Il giornalismo della politica

di Salvatore Fiorentino © 2021

“Il Giornale” di Indro Montanelli è stato un monumento della carta stampata che ha scritto la storia del giornalismo italiano, perlomeno fino ad un certo punto. Inutile dire quale. “La Repubblica” di Eugenio Scalfari (“Careful With That Axe Eugene!”, bene direbbero i Pink Floyd), più modestamente, è stato il proto-tabloid italiano per eccellenza, che nei secondi ‘80 era saldamente impugnato, e distrattamente letto, dai quei giovani post-sessantottini che, seppur con lo zainetto Invicta sulle spalle e le Nike Wimbledon ai piedi, tuttavia guardavano ancora ad oriente, radical chic in nuce, ad immagine e somiglianza di papà e mamma antiborghesi per noia, radicali per posa. Poi venne “Il Fatto Quotidiano” di Marco Travaglio.

Montanelli era il classico uomo, oltre che giornalista, tutto d’un pezzo. Come può esserlo solo chi ha attraversato l’orbe, tra una guerra e l’altra, dentro i fatti storici per fotografarli con la propria penna indelebile. Con trenta righe, diceva, si può spiegare il mondo. E forse ci riusciva anche con meno, con i suoi taglienti corsivi, Controcorrente. Conservatore, ma profondamente anarchico, allergico al potere, il suo vero amore era la stesura di un articolo, meno fare un giornale, né tanto meno gestirlo. Forse uno dei pochi esemplari di giornalista puro, che pur di rimanere fedele a sé stesso non esitò a sbattere la porta in faccia al parvenu dell’editoria (e della politica), tale Silvio Berlusconi, per fondare “La Voce”, il canto del cigno.
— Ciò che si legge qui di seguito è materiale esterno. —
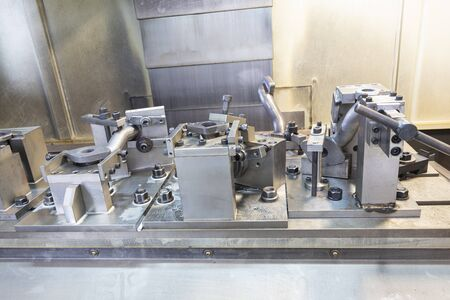 iron casting pipes were clamped on jig , ready for machining process by CNC machine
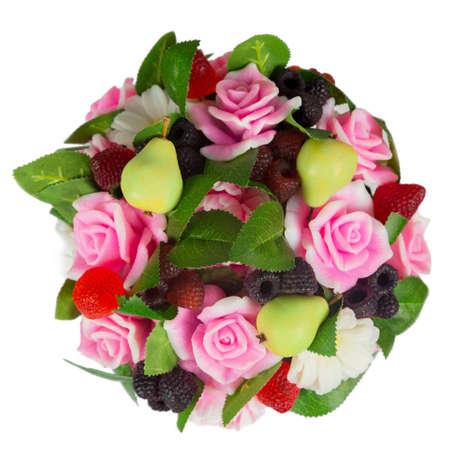 Handmade soap bouquet in form of flowers pears raspberries blackberries strawberries top view.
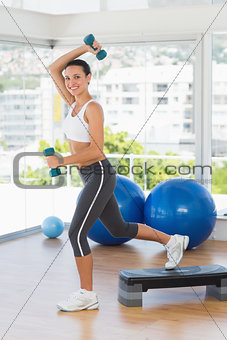 Fit young woman performing step aerobics exercise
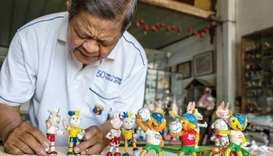 Nguyen Thanh Tam displaying various Football World Cup mascots including Fuleco (front R), the 2014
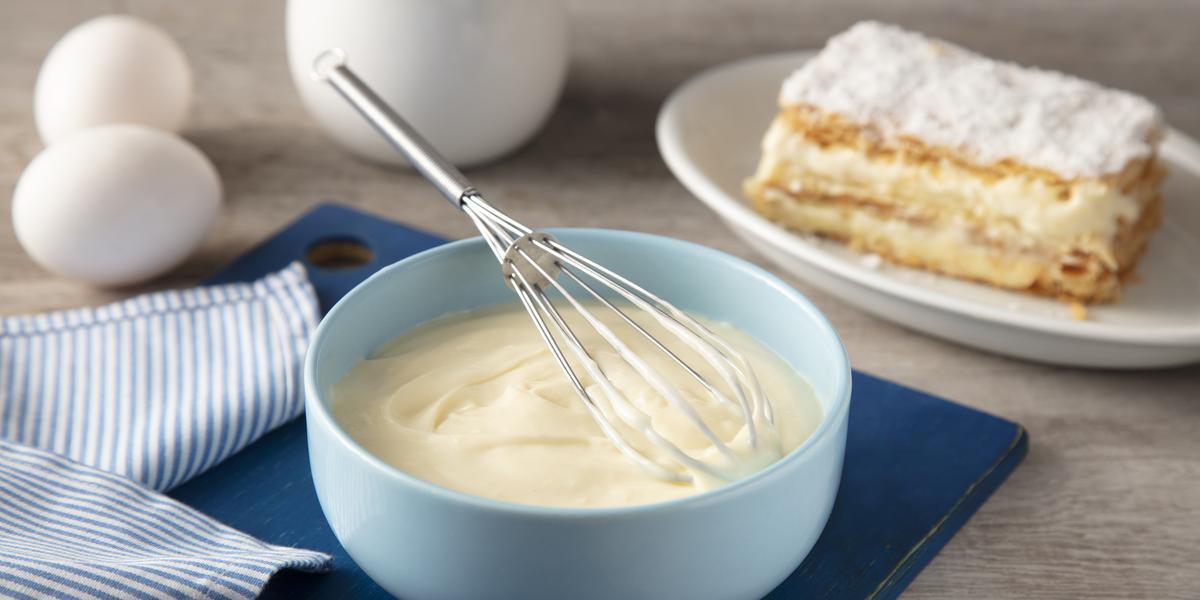 Fotografia em tons de azul em uma bancada de madeira, um pano azul listrado, uma tábua de madeira azul, um bowl azul claro com o creme belga dentro e um fouet. Ao lado, um prato com um pedaço de uma torta com o creme belga.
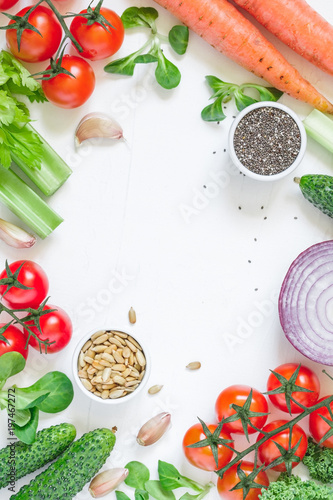 Foto Murales Top view of fresh vegetables over white background. Healthy and organic food frame. Flat lay.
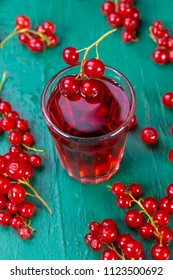 Red currant juice in glass with fruits on wood table. Focus on redcurrant in glass.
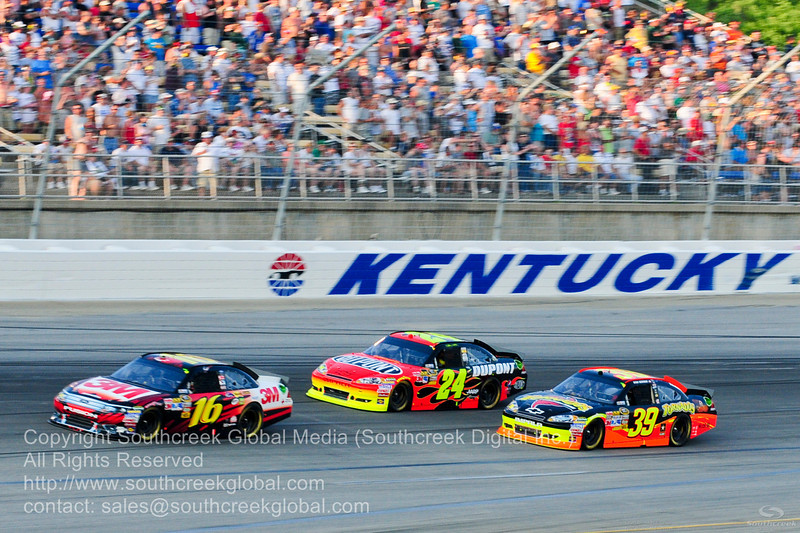 Hendrick Motorsports driver Jeff Gordon (24) in the DuPont Chevrolet during the NASCAR Inaugural Quaker State 400 at the Kentucky Speedway Sparta,Kentucky.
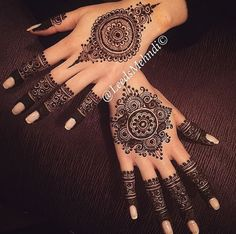 A beautiful mandala and fingertips design by Leeds Mehndi.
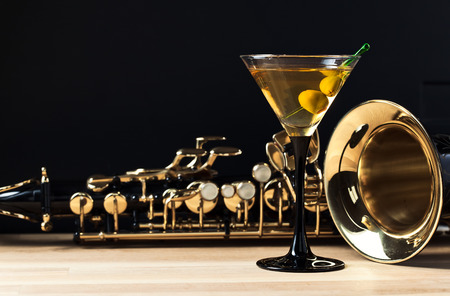 jazz: saxophone and martini with green olives on wooden table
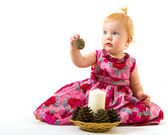 Charming little girl in a Christmas candle in hand with a bump — Stockfoto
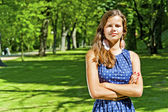 Beautiful young brunette woman outdoor on the meadow on a summer — Stock Photo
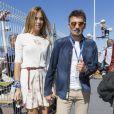 Eleonora Pedron et son compagnon Max Biaggi dans le paddock du Grand Prix de Monaco, le 25 mai 2014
Scalfari è stato tutto l’opposto. Uomo da poltrona purchéfosse, stanziale oltremodo, ma specialmente consustanziale al potere, che ha idolatrato ed infine identificato con sé stesso medesimo. “Incontro con Io”, il suo libro parafilosofico, lo attesta senza tema di smentita. Si è distinto per lo stile antigiornalistico che, come è stato osservato dallo stesso Montanelli, appariva privo di capacità di sintesi, involuto, retorico, pomposo, magniloquente, sussiegoso, oracolare. Sino a giungere all’immancabile sermone domenicale con il quale narcotizzava i fedeli lettori, per la verità sempre più numerosi in un crescendo di vendite che certamente ne rinvigoriva l’ego già smisurato, sino alla certezza che il popolo di Repubblica fosse il migliore.

Se Montanelli è stato la tesi, Scalfari l’antitesi, ecco che Travaglio raggiunge, a suo modo, la sintesi. Allievo di Montanelli, rifiuta un incarico a “La Repubblica”, non apprezzandone la collocazione dichiaratamente a sinistra, prima di essere assunto stabilmente a “Il Giornale” del Maestro, che poi seguì nella breve ma intensa esperienza a “La Voce”. Imbattibile, a detta del medesimo Montanelli, come inquisitore, usa come pochi l’arma dell’archivio, che si dimostra efficace contro chi, come Berlusconi, non si cura di ricordare neppure le proprie dichiarazioni del giorno prima. Dopo l’esperienza a “La Repubblica” approda a “Il Fatto Quotidiano”, di cui diviene direttore. Ma finisce per apparire come il nume tutelare del M5S.

Così, se Montanelli propugnava un giornalismo perennemente all’opposizione del potere, quale che fosse, destra o sinistra, se Scalfari, agli antipodi, bramava per un giornalismo che venisse a coincidere con la quintessenza del potere, apparentemente sinistrorso, Travaglio, superata la fase – da ritenere in assoluto la migliore – del giornalismo d’inchiesta, pare ora cedere alle lusinghe della “politica”, ma non certo intesa come esercizio del potere quanto come incarnazione, concretizzazione, di certi ideali di legalità che, abbandonati per strada dalla gauche, sono stati riportati in auge, a furor di popolo, dal movimento pentastellato, tanto sul versante della lotta alla corruzione che alla mafia. E vale ancora cave canem?